Busch (+750) will have to get a bit more out of his equipment if he’s to have any sort of cushion heading into the Playoffs.
Denny Hamlin is tied with Kevin Harvick for the NASCAR Cup Series lead in victories with four. Hamlin (+700) consistently has been blessed with the fastest car in the Joe Gibbs Racing stable. Recently, however, the wheels have come off the No. 11 Toyota, literally and figuratively speaking.

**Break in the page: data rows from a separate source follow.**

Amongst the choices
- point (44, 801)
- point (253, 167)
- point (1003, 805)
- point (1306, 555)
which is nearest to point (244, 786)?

Hamlin was streaking toward his fifth win July 5 at Indianapolis before a blown right front tire late in the race sent him rocketing into the outside wall. On July 12 at Kentucky, he started 12th and finished 12th, lacking his customary speed on 1.5-mile tracks. And last Sunday at Texas, Hamlin spoiled a strong run when his Camry slid up the track into Alex Bowman’s Chevrolet, wrecking both cars.
Those three misadventures followed a streak of four straight top fives, including two wins. Prior to that, Hamlin hadn’t had two bad races in a row. It’s important that he right the ship Thursday at Kansas Speedway before the occasional gremlins become habit-forming.
Martin Truex Jr. (+650)—Kansas is one of Truex’s best tracks. He has two wins in 23 starts at the 1.5-miler has led 759 of 5,998 laps completed. Truex has the fourth highest driver rating among active competitors, behind only favorite Kevin Harvick (+400) and long shots Jimmie Johnson (+3300) and Matt Kenseth (+8000).